● **SUPPLIED PASSAGE**:

..............................

Climate change, its existence, causes and effects, has been disputed by researchers, academics and policy makers. The given degree of international consensus varies greatly between those most affected by changes to climatic conditions in contrast to those who are estimated to only experience a limited effect.
Controversially, it can also be claimed that some regions are set to gain from climate change such as the polar region nations currently disputing resource claims and logistic networks. In analysis of available data, research suggests the increased intensity of storms, hurricanes, cyclones, flooding, droughts, bushfires, mudslides and hailstorms along with increased temperatures, rising sea levels, and changing to pressure systems. With climate change as a global phenomenon, not isolated to a certain region, the interest of stakeholders remains strongest in those with the ‘smallest’ voice such as the coastal areas, islands, commonly catastrophe prone and ‘future’ catastrophe prone regions in South East Asia.

..............................

● **RECORDS SUPPLIED**:

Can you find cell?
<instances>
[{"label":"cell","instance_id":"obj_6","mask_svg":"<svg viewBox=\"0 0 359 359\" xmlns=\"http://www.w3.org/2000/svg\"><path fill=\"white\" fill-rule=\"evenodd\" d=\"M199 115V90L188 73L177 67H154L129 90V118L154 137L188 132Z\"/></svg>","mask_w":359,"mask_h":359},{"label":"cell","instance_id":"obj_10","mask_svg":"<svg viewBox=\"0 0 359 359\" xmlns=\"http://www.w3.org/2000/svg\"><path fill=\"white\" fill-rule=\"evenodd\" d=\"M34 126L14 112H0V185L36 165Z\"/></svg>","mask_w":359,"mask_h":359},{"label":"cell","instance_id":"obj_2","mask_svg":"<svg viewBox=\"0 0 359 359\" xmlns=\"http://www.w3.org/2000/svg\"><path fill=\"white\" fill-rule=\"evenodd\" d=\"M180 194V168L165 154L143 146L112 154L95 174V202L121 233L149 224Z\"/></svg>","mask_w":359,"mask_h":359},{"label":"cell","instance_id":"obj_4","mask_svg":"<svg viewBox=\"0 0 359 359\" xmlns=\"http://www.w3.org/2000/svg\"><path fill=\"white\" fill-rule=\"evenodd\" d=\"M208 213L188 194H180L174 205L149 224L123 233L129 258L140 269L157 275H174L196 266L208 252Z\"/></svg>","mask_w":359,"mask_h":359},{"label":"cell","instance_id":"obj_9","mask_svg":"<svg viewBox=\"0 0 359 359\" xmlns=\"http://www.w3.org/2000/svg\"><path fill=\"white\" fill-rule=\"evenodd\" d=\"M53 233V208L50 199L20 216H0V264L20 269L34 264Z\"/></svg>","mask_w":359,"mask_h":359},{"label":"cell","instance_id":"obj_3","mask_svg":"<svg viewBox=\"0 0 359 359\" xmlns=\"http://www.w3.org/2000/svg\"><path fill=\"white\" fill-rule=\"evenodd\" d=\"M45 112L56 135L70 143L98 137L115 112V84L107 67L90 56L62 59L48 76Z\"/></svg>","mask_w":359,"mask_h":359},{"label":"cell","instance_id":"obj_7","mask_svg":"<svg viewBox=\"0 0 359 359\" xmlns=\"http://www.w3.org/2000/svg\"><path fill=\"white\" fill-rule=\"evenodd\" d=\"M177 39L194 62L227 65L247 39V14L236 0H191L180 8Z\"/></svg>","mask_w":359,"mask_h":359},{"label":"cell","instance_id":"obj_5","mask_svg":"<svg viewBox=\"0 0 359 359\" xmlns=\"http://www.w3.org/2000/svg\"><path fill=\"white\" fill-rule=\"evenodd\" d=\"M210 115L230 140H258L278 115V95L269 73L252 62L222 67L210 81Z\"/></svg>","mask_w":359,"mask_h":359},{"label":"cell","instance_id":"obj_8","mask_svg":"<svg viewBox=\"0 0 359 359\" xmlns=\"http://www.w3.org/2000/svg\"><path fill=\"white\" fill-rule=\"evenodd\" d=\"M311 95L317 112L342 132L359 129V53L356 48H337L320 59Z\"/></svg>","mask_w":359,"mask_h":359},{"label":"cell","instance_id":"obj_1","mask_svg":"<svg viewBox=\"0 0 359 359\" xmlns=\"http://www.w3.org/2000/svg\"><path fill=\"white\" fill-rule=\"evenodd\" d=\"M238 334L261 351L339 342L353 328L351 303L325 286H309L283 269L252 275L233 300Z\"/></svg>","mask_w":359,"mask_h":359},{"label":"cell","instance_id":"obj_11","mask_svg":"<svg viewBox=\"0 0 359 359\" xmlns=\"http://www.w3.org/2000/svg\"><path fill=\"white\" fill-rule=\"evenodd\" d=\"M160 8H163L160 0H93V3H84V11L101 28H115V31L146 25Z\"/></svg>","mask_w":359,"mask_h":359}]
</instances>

..............................

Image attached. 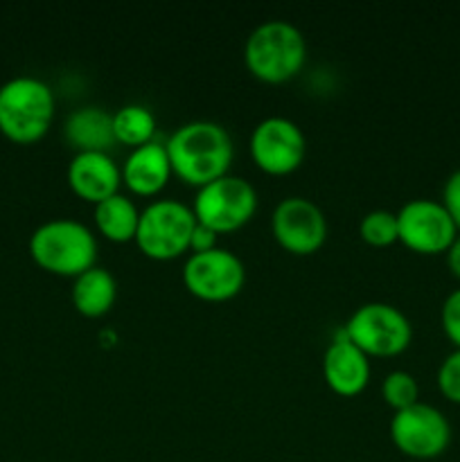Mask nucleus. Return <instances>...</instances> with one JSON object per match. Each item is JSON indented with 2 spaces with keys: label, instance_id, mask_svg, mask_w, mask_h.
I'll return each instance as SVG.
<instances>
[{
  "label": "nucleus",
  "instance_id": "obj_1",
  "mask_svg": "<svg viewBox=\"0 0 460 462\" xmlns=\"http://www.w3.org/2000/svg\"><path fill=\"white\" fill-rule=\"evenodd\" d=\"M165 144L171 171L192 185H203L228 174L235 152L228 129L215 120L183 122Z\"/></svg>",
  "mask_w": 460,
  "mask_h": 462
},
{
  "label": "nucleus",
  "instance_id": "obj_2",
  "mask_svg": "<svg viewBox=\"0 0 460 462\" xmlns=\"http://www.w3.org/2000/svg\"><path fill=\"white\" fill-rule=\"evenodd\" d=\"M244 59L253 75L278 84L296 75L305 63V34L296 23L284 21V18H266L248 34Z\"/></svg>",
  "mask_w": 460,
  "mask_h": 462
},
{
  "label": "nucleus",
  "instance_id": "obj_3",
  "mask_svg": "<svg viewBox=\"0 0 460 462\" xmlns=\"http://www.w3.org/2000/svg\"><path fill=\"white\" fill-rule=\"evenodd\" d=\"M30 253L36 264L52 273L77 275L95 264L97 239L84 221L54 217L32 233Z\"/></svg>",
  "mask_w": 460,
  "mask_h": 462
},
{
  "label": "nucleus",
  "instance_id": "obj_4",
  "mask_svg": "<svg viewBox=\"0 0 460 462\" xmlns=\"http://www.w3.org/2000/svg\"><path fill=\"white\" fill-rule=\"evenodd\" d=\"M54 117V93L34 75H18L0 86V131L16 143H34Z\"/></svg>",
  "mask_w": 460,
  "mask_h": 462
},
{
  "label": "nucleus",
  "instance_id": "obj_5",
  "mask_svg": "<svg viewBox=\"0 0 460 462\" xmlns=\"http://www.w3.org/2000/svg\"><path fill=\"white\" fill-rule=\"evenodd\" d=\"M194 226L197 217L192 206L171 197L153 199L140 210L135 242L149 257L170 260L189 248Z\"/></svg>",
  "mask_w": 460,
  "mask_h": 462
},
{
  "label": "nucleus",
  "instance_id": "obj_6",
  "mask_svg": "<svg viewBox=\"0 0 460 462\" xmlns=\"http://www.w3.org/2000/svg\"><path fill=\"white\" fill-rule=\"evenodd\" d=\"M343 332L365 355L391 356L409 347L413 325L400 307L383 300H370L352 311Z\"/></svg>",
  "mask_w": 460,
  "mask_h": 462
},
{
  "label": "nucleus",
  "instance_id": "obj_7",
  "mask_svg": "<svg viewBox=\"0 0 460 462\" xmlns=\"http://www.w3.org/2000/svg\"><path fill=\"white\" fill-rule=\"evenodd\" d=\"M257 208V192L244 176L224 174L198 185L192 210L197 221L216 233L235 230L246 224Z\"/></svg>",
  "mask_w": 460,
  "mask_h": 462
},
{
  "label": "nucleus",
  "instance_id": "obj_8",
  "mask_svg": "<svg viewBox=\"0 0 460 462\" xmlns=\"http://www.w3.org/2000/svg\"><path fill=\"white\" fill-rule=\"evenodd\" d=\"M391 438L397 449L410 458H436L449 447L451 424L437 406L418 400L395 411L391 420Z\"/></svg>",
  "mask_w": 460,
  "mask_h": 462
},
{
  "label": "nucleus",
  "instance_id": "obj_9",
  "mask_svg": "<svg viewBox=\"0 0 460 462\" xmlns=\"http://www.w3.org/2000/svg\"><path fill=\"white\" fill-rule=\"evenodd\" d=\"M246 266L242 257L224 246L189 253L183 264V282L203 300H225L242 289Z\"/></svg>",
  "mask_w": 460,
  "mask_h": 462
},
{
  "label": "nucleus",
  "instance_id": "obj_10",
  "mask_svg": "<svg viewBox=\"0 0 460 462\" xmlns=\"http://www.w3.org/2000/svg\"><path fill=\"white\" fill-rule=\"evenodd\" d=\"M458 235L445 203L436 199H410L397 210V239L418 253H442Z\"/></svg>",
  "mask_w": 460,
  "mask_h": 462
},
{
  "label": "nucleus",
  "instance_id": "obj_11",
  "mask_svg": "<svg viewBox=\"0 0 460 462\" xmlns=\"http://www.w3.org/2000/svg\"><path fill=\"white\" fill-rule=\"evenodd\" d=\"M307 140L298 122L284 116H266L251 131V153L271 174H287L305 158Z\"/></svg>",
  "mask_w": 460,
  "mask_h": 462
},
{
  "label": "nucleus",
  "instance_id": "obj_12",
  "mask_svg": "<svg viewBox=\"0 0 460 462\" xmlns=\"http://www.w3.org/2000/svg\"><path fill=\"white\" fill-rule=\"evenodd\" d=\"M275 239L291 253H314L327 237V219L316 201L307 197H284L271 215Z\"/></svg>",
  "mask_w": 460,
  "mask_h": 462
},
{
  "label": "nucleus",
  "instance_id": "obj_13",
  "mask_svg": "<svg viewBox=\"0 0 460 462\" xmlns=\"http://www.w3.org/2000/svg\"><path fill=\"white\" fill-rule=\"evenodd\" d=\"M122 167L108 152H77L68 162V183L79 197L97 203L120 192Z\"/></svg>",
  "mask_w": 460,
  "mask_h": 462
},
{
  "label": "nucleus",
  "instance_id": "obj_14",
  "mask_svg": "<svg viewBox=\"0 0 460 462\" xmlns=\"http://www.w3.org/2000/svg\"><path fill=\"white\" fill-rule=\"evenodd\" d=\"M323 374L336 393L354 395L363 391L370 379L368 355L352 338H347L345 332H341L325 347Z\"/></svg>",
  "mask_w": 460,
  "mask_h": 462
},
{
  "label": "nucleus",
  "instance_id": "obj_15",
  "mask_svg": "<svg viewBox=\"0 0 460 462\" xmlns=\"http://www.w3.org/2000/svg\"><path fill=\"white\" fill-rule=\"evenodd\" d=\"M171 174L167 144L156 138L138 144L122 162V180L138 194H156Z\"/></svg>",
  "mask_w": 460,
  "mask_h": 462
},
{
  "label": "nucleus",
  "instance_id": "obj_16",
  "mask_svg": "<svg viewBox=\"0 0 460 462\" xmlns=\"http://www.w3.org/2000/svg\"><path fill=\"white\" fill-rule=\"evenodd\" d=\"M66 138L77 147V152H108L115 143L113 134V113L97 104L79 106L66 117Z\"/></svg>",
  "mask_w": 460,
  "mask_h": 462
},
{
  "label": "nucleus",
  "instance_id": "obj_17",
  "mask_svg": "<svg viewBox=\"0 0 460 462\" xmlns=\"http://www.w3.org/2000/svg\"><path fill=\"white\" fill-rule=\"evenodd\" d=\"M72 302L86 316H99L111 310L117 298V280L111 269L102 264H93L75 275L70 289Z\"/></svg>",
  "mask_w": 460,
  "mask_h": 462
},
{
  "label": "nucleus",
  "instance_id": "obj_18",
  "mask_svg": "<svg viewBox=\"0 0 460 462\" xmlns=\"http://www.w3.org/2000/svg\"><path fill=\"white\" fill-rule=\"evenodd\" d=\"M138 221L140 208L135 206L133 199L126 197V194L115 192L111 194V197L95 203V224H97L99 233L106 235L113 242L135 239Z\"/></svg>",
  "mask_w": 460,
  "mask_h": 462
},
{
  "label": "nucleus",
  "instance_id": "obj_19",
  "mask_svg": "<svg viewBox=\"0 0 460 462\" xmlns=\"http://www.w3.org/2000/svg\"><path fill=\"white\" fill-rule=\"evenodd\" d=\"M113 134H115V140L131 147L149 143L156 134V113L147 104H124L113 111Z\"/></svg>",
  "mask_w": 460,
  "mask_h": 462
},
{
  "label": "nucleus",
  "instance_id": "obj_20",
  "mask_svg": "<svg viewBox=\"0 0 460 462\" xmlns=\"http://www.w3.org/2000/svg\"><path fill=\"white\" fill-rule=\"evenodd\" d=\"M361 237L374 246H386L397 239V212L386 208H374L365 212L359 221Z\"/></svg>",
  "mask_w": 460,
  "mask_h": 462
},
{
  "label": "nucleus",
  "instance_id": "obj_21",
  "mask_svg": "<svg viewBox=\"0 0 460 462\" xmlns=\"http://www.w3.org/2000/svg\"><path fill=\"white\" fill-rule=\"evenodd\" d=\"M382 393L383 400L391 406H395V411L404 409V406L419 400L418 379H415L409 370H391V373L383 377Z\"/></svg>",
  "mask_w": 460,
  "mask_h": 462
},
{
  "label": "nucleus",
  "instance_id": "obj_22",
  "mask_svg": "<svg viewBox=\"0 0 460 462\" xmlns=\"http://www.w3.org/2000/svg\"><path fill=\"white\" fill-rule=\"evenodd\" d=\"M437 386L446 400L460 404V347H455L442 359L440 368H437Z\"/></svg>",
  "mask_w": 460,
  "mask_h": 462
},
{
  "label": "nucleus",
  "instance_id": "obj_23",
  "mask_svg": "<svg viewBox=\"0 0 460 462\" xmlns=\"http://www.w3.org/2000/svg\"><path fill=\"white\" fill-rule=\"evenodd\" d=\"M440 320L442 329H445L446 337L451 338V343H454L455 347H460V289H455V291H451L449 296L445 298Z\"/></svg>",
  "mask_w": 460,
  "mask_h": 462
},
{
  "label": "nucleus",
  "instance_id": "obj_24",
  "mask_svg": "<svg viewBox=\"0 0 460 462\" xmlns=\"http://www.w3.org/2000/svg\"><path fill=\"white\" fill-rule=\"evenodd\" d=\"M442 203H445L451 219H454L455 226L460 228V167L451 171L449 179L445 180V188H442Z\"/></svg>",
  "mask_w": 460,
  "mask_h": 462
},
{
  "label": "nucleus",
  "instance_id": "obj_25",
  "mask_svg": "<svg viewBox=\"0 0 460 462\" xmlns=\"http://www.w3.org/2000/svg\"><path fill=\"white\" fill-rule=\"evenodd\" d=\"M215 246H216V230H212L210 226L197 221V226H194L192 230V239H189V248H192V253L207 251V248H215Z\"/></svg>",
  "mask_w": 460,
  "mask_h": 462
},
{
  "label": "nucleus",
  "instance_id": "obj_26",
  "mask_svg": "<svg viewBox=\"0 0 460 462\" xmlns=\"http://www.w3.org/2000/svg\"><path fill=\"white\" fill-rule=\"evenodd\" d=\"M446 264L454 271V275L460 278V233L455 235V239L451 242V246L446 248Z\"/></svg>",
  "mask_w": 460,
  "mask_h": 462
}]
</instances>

..............................

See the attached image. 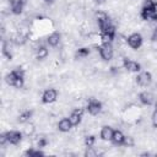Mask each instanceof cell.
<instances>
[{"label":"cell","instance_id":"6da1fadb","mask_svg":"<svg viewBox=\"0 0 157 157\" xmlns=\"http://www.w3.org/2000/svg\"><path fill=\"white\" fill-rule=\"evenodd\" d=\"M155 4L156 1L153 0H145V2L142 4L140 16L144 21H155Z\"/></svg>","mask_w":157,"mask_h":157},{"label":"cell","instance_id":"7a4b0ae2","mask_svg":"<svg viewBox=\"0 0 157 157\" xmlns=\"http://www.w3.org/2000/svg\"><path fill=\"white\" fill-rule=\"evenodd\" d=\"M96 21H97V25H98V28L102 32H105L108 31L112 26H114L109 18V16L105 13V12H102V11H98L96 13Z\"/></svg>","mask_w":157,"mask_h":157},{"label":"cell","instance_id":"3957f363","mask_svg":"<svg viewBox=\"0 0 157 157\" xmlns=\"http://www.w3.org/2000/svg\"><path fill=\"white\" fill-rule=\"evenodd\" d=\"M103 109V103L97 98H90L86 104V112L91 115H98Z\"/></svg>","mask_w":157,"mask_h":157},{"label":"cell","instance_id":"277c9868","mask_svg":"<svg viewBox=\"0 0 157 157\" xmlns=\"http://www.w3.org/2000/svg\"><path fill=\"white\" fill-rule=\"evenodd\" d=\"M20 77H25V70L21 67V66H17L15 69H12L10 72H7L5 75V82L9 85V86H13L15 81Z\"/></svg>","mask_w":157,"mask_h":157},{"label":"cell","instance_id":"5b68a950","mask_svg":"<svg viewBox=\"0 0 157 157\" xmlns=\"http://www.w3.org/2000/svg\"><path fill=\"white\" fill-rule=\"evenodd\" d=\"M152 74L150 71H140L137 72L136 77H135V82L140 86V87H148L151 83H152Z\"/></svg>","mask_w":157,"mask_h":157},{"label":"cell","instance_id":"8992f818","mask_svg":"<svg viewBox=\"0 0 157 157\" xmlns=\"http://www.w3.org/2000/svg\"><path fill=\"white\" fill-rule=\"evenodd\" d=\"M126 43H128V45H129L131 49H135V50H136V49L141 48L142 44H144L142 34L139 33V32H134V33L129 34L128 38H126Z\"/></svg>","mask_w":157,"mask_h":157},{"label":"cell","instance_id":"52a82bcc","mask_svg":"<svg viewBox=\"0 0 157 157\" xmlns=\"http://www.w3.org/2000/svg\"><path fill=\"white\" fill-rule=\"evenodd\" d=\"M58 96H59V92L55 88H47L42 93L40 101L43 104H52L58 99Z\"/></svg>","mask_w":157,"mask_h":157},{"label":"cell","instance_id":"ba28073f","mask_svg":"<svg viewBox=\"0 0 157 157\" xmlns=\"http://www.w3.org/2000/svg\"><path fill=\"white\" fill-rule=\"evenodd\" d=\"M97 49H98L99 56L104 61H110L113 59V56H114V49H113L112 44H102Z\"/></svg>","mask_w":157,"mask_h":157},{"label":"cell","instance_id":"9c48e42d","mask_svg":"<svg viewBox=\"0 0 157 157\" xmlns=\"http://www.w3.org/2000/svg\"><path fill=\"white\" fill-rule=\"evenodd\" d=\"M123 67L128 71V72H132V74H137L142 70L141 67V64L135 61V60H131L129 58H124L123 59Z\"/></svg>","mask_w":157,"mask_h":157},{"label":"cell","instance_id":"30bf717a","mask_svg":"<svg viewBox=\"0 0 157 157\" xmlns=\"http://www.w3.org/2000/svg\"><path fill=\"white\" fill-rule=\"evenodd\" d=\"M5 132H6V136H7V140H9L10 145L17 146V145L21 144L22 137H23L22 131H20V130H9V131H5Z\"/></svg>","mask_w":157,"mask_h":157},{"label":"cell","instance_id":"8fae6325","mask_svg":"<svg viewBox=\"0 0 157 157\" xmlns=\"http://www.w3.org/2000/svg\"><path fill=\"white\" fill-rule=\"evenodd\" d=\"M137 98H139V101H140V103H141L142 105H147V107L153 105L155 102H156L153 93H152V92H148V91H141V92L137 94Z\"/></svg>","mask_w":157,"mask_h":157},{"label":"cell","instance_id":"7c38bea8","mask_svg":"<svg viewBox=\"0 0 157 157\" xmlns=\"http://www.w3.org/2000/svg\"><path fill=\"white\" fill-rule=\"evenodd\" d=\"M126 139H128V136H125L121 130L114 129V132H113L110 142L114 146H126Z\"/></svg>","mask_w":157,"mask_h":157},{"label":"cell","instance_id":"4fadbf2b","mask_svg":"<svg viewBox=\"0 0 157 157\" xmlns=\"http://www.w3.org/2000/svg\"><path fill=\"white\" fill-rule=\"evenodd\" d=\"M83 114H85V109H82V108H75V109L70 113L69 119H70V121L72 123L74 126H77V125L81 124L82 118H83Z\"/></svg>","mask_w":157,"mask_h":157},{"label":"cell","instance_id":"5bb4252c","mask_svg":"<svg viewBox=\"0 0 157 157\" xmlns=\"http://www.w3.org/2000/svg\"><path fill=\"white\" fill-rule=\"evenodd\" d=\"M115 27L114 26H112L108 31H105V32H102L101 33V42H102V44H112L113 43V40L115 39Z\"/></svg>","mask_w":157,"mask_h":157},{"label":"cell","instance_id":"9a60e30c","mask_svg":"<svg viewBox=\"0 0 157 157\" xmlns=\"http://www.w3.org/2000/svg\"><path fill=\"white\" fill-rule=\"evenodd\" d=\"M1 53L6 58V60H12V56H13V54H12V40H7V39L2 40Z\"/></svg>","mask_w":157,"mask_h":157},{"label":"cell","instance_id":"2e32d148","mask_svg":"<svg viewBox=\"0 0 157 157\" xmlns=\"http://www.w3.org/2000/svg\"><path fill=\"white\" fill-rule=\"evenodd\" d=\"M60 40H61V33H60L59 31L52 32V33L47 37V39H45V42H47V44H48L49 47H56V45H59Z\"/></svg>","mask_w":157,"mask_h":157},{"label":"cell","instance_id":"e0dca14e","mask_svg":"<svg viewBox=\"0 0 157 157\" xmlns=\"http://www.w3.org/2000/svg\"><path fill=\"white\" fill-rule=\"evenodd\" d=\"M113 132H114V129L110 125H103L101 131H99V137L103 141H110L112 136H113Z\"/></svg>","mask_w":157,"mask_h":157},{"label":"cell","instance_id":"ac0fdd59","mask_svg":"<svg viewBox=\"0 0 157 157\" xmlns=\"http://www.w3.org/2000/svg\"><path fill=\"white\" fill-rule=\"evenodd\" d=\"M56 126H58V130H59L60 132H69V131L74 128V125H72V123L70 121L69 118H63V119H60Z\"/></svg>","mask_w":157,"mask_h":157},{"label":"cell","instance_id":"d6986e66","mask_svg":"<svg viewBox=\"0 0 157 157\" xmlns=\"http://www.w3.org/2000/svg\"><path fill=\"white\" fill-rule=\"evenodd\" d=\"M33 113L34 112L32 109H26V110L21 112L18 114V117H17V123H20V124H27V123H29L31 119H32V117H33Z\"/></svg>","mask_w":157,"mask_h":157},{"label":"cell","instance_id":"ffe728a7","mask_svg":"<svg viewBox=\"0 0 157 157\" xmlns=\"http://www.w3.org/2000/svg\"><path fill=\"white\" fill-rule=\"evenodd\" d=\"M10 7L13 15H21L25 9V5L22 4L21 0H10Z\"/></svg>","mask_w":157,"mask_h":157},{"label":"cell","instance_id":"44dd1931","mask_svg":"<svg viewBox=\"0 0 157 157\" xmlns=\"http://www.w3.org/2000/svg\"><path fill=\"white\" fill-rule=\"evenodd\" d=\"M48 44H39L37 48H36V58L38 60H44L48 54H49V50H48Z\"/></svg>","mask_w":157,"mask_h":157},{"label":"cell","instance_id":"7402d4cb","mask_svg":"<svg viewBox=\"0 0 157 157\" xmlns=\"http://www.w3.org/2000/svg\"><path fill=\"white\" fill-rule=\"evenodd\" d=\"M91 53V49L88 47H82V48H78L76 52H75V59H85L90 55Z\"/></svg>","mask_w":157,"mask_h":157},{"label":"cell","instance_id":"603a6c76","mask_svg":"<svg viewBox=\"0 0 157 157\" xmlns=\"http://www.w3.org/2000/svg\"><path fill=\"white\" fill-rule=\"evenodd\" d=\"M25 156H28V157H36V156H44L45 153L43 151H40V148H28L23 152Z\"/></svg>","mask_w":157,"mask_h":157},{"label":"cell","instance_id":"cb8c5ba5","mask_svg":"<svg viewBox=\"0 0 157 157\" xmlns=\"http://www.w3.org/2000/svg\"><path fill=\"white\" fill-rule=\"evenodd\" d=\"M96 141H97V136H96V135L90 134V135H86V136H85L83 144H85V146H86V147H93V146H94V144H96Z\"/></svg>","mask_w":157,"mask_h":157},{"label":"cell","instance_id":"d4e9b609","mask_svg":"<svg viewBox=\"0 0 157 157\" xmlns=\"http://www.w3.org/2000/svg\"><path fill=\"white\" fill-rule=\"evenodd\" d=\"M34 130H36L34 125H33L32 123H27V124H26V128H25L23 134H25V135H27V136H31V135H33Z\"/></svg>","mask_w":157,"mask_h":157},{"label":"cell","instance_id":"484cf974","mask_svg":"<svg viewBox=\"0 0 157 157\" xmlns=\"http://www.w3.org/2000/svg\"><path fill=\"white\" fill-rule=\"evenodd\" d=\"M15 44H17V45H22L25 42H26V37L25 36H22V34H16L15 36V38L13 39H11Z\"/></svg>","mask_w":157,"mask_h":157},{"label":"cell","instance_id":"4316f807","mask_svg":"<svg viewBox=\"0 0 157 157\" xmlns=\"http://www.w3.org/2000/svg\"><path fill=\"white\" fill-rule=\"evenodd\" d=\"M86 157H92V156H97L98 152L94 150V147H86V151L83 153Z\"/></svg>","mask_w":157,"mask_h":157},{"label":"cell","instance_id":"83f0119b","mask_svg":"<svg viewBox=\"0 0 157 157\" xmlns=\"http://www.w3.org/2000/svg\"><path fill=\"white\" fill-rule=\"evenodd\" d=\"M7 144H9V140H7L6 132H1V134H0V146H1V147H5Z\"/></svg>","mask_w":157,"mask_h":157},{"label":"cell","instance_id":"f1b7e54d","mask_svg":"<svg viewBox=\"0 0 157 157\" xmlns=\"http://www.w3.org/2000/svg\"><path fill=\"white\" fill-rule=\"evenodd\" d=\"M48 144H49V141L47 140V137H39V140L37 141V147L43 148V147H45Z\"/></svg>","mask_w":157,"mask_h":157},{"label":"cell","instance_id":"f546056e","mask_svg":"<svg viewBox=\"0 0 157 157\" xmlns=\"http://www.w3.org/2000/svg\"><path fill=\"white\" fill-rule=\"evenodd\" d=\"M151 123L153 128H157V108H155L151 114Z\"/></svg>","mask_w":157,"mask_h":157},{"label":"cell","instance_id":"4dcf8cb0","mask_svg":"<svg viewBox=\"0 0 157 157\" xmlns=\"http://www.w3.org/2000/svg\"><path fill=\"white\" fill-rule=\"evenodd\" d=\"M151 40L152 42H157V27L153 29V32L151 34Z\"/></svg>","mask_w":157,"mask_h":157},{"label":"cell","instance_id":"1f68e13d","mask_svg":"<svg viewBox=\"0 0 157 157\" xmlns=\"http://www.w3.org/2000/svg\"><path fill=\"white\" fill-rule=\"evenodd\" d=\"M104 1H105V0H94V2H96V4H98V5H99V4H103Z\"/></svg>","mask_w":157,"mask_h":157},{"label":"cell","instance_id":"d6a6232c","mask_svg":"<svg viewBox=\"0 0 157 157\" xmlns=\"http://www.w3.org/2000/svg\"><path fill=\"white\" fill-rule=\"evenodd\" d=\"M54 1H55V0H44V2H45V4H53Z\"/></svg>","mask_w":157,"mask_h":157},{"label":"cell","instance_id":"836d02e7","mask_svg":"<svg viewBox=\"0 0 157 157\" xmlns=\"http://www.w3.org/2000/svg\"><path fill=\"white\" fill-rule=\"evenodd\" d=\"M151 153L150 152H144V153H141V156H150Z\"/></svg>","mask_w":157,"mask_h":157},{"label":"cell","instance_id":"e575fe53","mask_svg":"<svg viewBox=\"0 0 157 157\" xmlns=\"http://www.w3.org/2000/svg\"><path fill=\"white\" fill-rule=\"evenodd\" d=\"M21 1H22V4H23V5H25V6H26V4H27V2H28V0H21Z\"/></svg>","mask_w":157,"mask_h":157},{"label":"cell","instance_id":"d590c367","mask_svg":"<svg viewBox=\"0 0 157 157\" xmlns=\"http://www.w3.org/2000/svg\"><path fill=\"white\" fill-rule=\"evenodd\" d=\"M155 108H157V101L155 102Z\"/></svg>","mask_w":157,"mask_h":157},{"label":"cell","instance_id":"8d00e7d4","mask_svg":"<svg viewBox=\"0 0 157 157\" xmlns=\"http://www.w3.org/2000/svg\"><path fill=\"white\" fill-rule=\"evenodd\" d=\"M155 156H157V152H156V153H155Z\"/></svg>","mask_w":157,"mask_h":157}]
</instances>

..............................

According to the climate change passage, which regions can it be claimed are set to gain from climate change? Answer from the climate change passage alone.

The polar region nations currently disputing resource claims and logistic networks.